Rice Yield Estimation Using Parcel-Level Relative Spectral Variables From UAV-Based Hyperspectral Imagery

Feilong Wang; Fumin Wang; Yao Zhang; Jinghui Hu; Jingfeng Huang; Jingkai Xie

doi:10.3389/fpls.2019.00453

Rice Yield Estimation Using Parcel-Level Relative Spectral Variables From UAV-Based Hyperspectral Imagery

Front Plant Sci. 2019 Apr 10:10:453. doi: 10.3389/fpls.2019.00453. eCollection 2019.

Authors

Feilong Wang¹, Fumin Wang^{2

3}, Yao Zhang^{2

3}, Jinghui Hu², Jingfeng Huang^{3

4}, Jingkai Xie¹

Affiliations

¹ Institute of Hydrology and Water Resources, Zhejiang University, Hangzhou, China.
² Institute of Applied Remote Sensing & Information Technology, Zhejiang University, Hangzhou, China.
³ Key Laboratory of Agricultural Remote Sensing and Information System, Zhejiang University, Hangzhou, China.
⁴ Ministry of Education Key Laboratory of Environmental Remediation and Ecological Health, Zhejiang University, Hangzhou, China.

Abstract

Time-series Vegetation Indices (VIs) are usually used for estimating grain yield. However, multi-temporal VIs may be affected by different background, illumination, and atmospheric conditions, so the absolute differences among time-series VIs may include the effects induced from external conditions in addition to vegetation changes, which will pose a negative effect on the accuracy of crop yield estimation. Therefore, in this study, the parcel-based relative vegetation index (ΔVI) and the parcel-based relative yield are proposed and further used to estimate rice yield. Hyperspectral images at key growth stages, including tillering stage, jointing stage, booting stage, heading stage, filling stage, and ripening stage, as well as rice yield, were obtained with Rikola hyperspectral imager mounted on Unmanned Aerial Vehicle (UAV) in 2017 growing season.
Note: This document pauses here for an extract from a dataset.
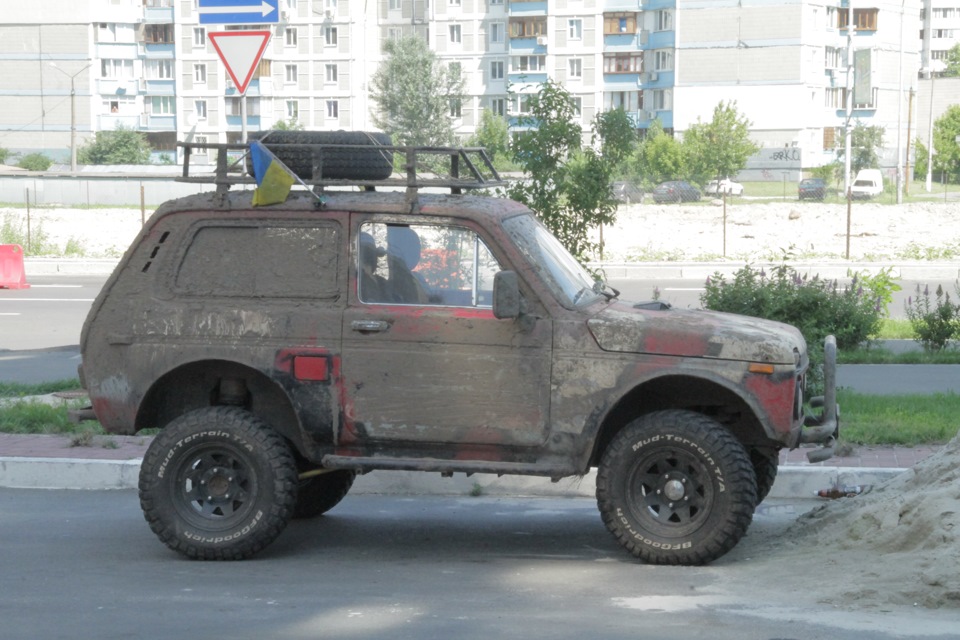 Кінець епохи КК 5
Three types of parcel-level relative vegetation indices, including Relative Normalized Difference Vegetation Index (RNDVI), Relative Ratio Vegetation Index (RRVI), and Relative Difference Vegetation Index (RDVI) are created by using all possible two-band combinations of discrete channels from 500 to 900 nm. The optimal VI type and its band combinations at different growth stages are identified for rice yield estimation. Furthermore, the optimal combinations of different growth stages for yield estimation are determined by F-test and validated using leave-one-out cross validation (LOOCV) method. The comparison results show that, for the single-growth-stage model, RNDVI_[880,712] at booting stage has the best correlation with rice yield with a R ²-value of 0.75. For the multiple-growth-stage model, RNDVI_[808,744] at jointing stage, RNDVI_[880,712] at booting stage and RNDVI_[808,744] at filling stage gain a higher R ²-value of 0.83 with the mean absolute percentage error of estimated rice yield of 3%. The study demonstrates that the proposed method with parcel-level relative vegetation indices and relative yield can achieve higher yield estimation accuracy because it can make full use of the advantage that remote sensing can monitor relative changes accurately. The new method will further enrich the technology system for crop yield estimation based on remotely sensed data.

Keywords: growth stages; hyperspectral image; relative spectral variables; rice yield estimation; unmanned aerial vehicles.